PASSAGE:
This contrasts with Hindutva behavior: when any new pro-Hindu argument is launched, the Hindu Nationalist movement will ignore it and fall back on the same worn-out outpourings of long-dead stalwarts like Guru Golwalkar, blind to the proven impotence of this outdated rhetoric.
Gandhi
Then, we see Mahatma Gandhi for the umpteenth time called the “Father of the Nation”. Though quite vain (as when he condoned the crowd demanding that MA Jinnah address him as “Mahatma” rather than “Mister”), Gandhi himself would have rejected this epithet.
It stems from the new-fangled Nehruvian notion that India is a “nation in the making” conceived by the political unification under Queen Victoria, whereas Gandhi saw himself as a son of an age-old nation.
This falsehood is a cornerstone of the Nehruvian rhetoric, but then nobody in his right mind had considered falsity and Nehruism incompatible.
Gandhi is also termed an “implacable opponent of the British, who won independence for India”. Though admittedly very common worldwide, this myth crumbles when you investigate it properly.
His love of the British came out several times in successive wars when he organized military or humanitarian support for the British camp, or when he forced the apparent Congress candidate for the first Prime Ministership, Sardar Patel, to step down in favour of the anglicizer Jawaharlal Nehru.
The confused and contradictory course he charted, actually caused serious setbacks to the freedom movement. Ultimately it was Britain’s weakening in World War 2 and India’s heightened self-confidence through its wartime record that convinced the British to withdraw. As the decolonizing British PM Clement Attlee later confided, Gandhi’s role had been “minimal”.

DATA SEGMENT:

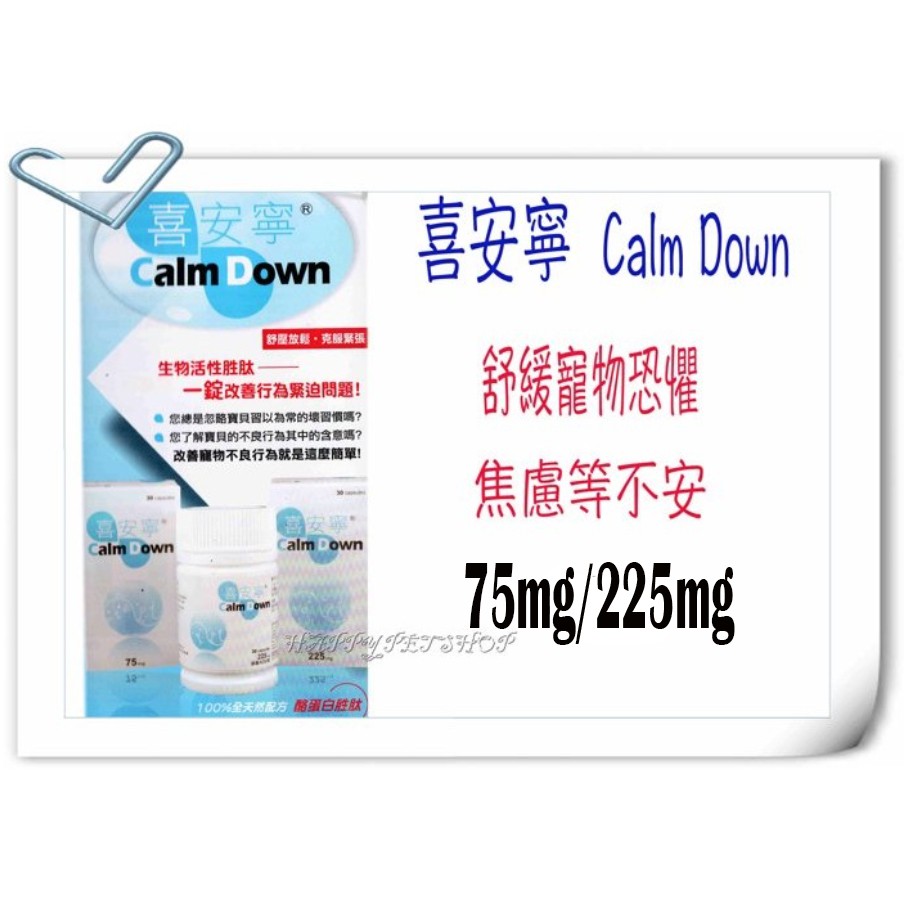 Calm Down喜安寧 75mg/225mg -30錠犬貓專用~舒緩寵物恐懼.焦慮等不安 安麗寧 放輕鬆 好輕鬆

TASK 1:
Answer the following about the passage on Gandhi:
(a) Which long-dead stalwart does the passage name as a source of the rhetoric the Hindu Nationalist movement falls back on?
(b) What form of address did the crowd demand that MA Jinnah use for Gandhi, in place of "Mister"?
(c) What word did Clement Attlee use for Gandhi's role?
TASK 2: Extend the passage on Gandhi beyond its final sentence, maintaining its argument and tone.

EXERCISE ANSWER 1:
(a) Guru Golwalkar.
(b) "Mahatma."
(c) "Minimal."

EXERCISE ANSWER 2:
Trinity
That Narendra Modi singled out Deendayal Upadhyaya, co-founder of the Jan Sangh, predecessor of the BJP, as “one of the three pillars of Indian politics”, together with Mahatma Gandhi and Ram Manohar Lohia, would be a fit topic for criticism, for it is indeed an ill-conceived choice.
Lohia launched casteism in politics, a tendency here flatteringly referred to as opposition to “upper-caste domination over subalterns”. Gandhi’s policies of strict non-violence and economic primitivism, if followed, would have finished India long ago.
Upadhyaya had the merit of coining the phrase “Integral Humanism”, which in a nutshell says everything Dharmic politics should be. It would still be a good thing if the BJP today would highlight “Integral Humanism” as its real ideological commitment, instead of weasel terms like “Nationalism”. Call it “Dharma” for Indians and people with a vivid Indian connection, “Integral Humanism” for foreign consumption or in English-language media.
Unfortunately, in his elaboration of this bright idea, Upadhyaya proved too attached to the RSS fixation on a “national soul” (ultimately stemming from European Romantic thinker Johann Herder), which took up all the space in his booklet with the promising title. People who knew him confided to me that he was an all too ordinary man, which corresponds to the verifiable mediocrity of his ideas.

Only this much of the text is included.